South Africa’s construction industry faced a challenging year in 2015, marred by industrial action, substantial delays on projects, as well as questions raised around safety concerns on structural projects.
“2015 has proved to be a tough year for most construction companies, with lower revenue and profit margins, and less new projects in the offing,” says Andries Rossouw, PwC Assurance Partner.
PwC’s third edition of ‘SA Construction’ highlights some of the trends in the South African construction industry. The study’s findings are based on the financial results of the leading construction companies listed on the Johannesburg Stock Exchange (JSE) for financial year ends to June 2015.

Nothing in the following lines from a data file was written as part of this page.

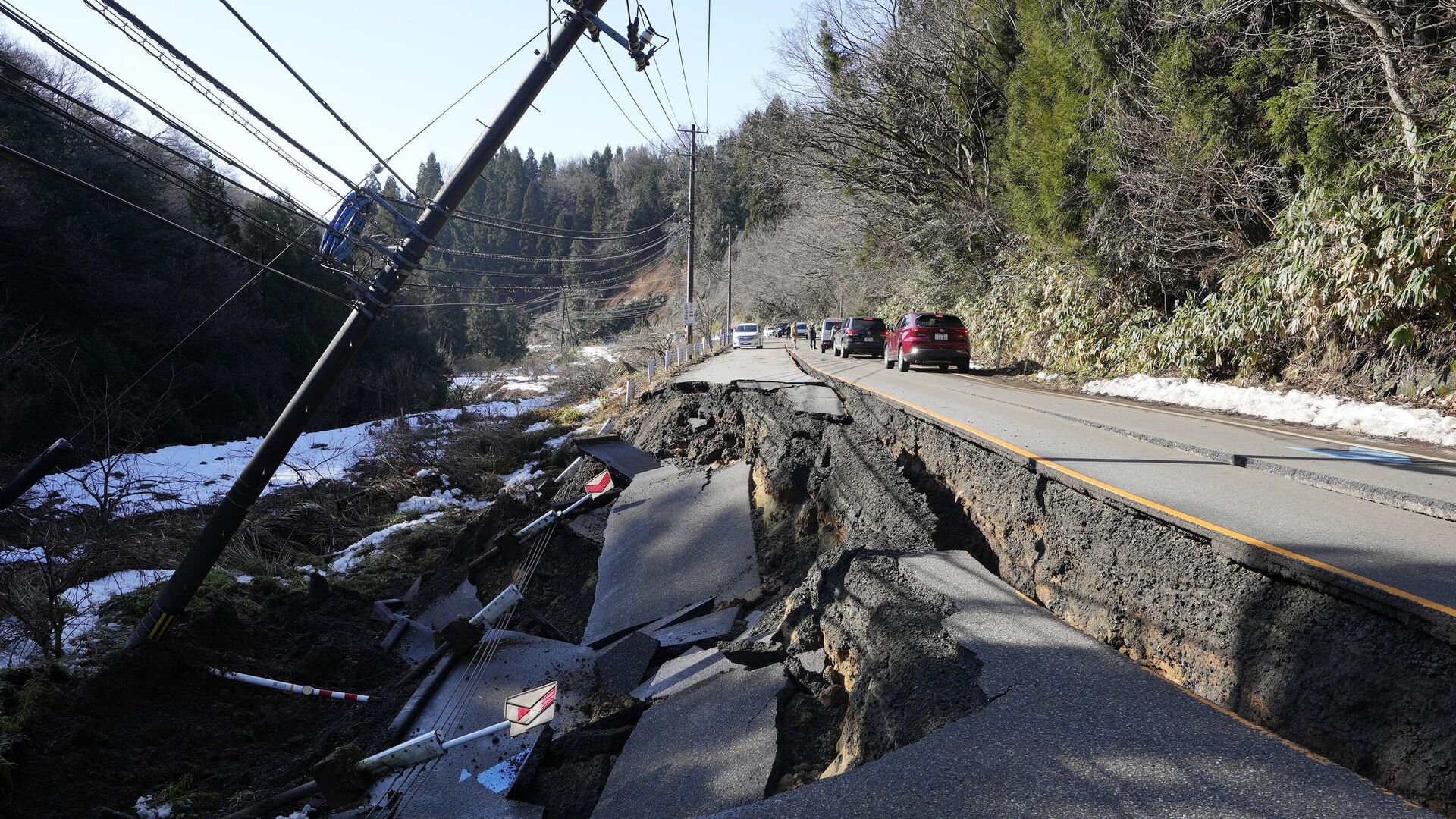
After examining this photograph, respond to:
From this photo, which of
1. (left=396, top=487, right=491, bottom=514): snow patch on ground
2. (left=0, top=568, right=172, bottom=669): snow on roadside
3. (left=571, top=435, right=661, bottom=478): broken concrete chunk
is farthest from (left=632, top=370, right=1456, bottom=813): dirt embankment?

The South African construction industry
The construction industry is cyclical in nature and the cycle is not in its favour at present. The 2015 financial year saw a decline in market capitalisation and financial performance. Eight of the nine companies reflected a decrease in market capitalisation. In aggregate for the nine companies analysed, market capitalisation decreased by 38% to R25.9bn as at 30 June 2015 (R41.6bn as at 30 June 2014).
From 30 June to 31 October 2015, the nine companies analysed showed a further 9% decline.
The South African Government’s ongoing National Development Plan and its continued commitment to public infrastructure investment of R810bn over the next few years are still positive signs for future growth in the industry albeit that this value has decreased from prior years.
Actual government construction expenditure in 2014 was R18.6bn below the 2013 forecast. This decrease in anticipated expenditure underlines the challenges experienced by the industry. With the announcement that the Commonwealth Games of 2022 will be held in Durban, the public sector is bound to invest in infrastructure. “To date we are not aware of how much will be spent on this infrastructure in the future,” adds Rossouw.
This is the first time in five years that the secured order book decreased (4%) on the prior year. The secured order book covers 1.3 times current-year-revenue, in line with the prior year as the lower order book was mirrored by lower revenue.
Financial performance of the industry
Total revenue decreased by 7% to R129.3bn on the prior year mainly as a result of a decrease of R8.6bn from Aveng, a R5.4bn decrease from Murray & Roberts and a R1.6bn from Group Five partially offset by a R.3bn increase from WBHO and a R1.4bn increase at Stefannutti Stocks. These decreases were largely as a result of the weaker economy, in particular for commodity markets with a notable decrease in revenue from oil and gas projects.
Total operating costs decreased by 5% in response to lower revenue. Staff costs continue to represent a significant component of operating costs constituting 29% of total operating costs (2014:28%).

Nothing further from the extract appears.